Zwei's throat worked. "And if I can't?"
Eins stared at him. "Then you die confused."
Brutal. Efficient.
Zwei flinched, then forced a crooked grin like armor. "Love you too."
Null watched him. Watched the way his jokes were getting thinner. Watched the way his eyes kept sliding to the woodworking bench like it might give him answers if he stared long enough.
Outside, the clearing stayed too quiet. Inside, the lodge held too many familiar yet wrong things.
Then Vier hummed. Soft. Brief. Four notes, looping once.
The melody slid through the room like a blade through silk.
Null's head snapped up so fast his neck stung. "What is that."
Vier stopped immediately, eyes narrowing in confusion. "What."
"That song," Null said, and his voice wasn't flat anymore. It had an edge. "Where did you hear it."
Vier stared at him. Genuinely blank. "I... don't know. It was just... there."
Drei's attention sharpened like he'd been waiting for this moment and didn't want to show it.
Zwei frowned, eyes flicking between them. "You recognize it?"
Null realized he'd stepped into something. A trap built out of familiarity. He forced his voice back into control. "No."

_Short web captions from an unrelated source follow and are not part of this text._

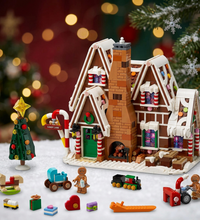 A gingerbread house building set with multiple Christmas-themed accessories, including a small tree, candy cane, trains, gift boxes, and minifigures, displayed on a clean white background.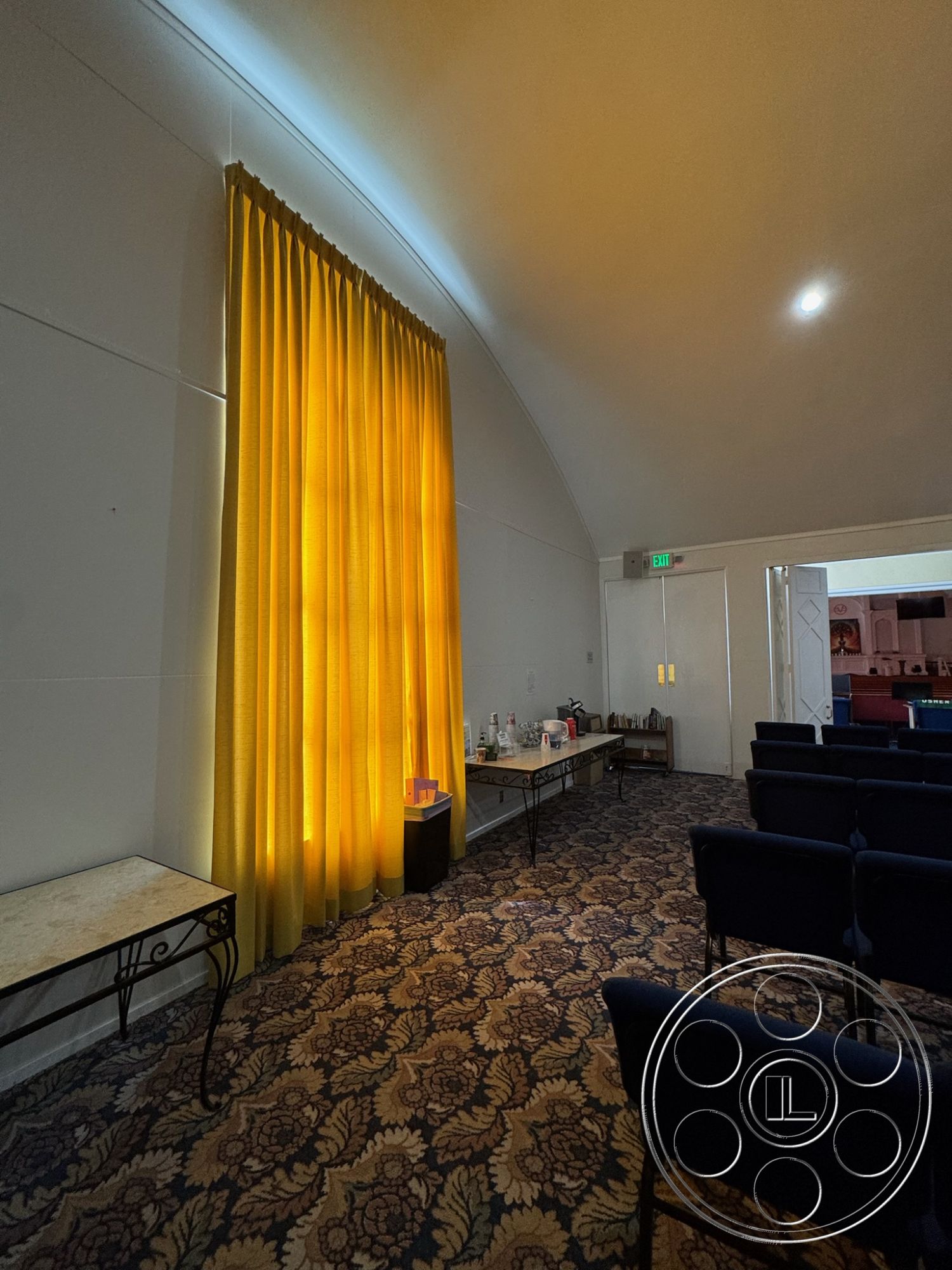 Spiritual Center - interior space, warm color palette, dim ambient lighting, recessed lighting fixtures, open room layout, arched ceiling design, yellow sheer curtains, decorative carpet flooring, intricate floral pattern carpet, simple black chairs, small serving table, stylish metal table legs, colorful decor accents, welcoming gathering space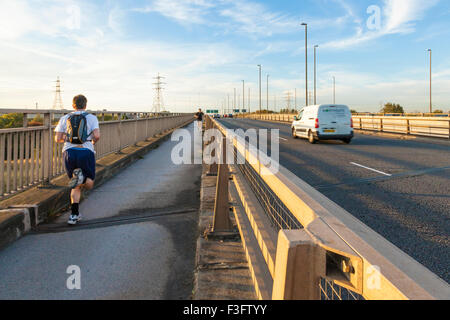 L'homme en marche ou le jogging le long d'une route avec trafic tôt le matin, Nottingham, England, UK Banque D'Images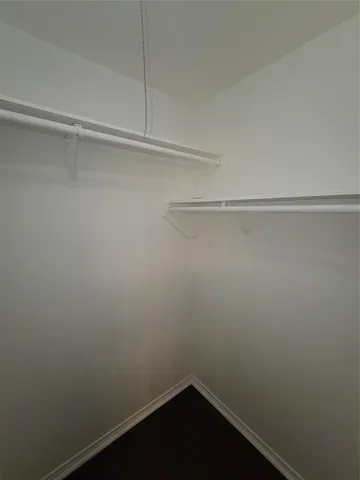 a white toilet sitting next to a white walls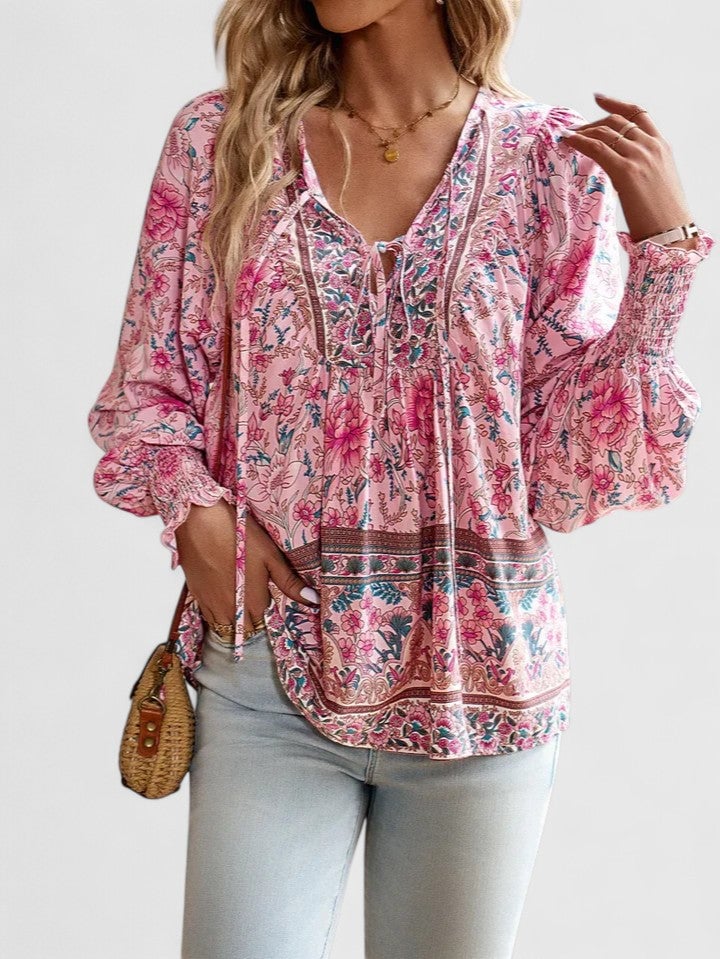 Front view of the Sienna floral boho blouse in blue with puff sleeves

The lie landed. But not clean.
Drei didn't challenge him. He just watched, the way people watched when they'd confirmed a hypothesis.
---
Evening came without drama. They ate from supplies that tasted like function, not comfort. The lodge filled with low lamplight. Outside, something moved on the perimeter once—seen only as a shadow slipping through trees—and Vier's gaze tracked it until it disappeared again.
Rooms were assigned without ceremony. Eins took the workshop-adjacent room like it was inevitable. Zwei took the nearest bed to the exit like someone who didn't trust sleep. Null took the room farthest from the door without meaning to.
Drei remained in the main room, arranging medical supplies with obsessive order. Vier sat near the window, still enough to be mistaken for furniture.
Null shut his door and sat on the edge of the bed. His pendant warmed against his palm. Not speaking. But listening.
"You knew," Null murmured.
The warmth held steady.
Null exhaled slowly, staring at the dark ceiling. All four. Under one roof. Separated by walls and missing memory and whatever "sequence" they were refusing to explain.
Outside, the sanctuary held its breath like it was waiting for something to wake.
Null closed his eyes.
And in the silence between heartbeats, the wrong familiarity lingered—not as an answer, but as a promise that the truth was close enough now to hurt.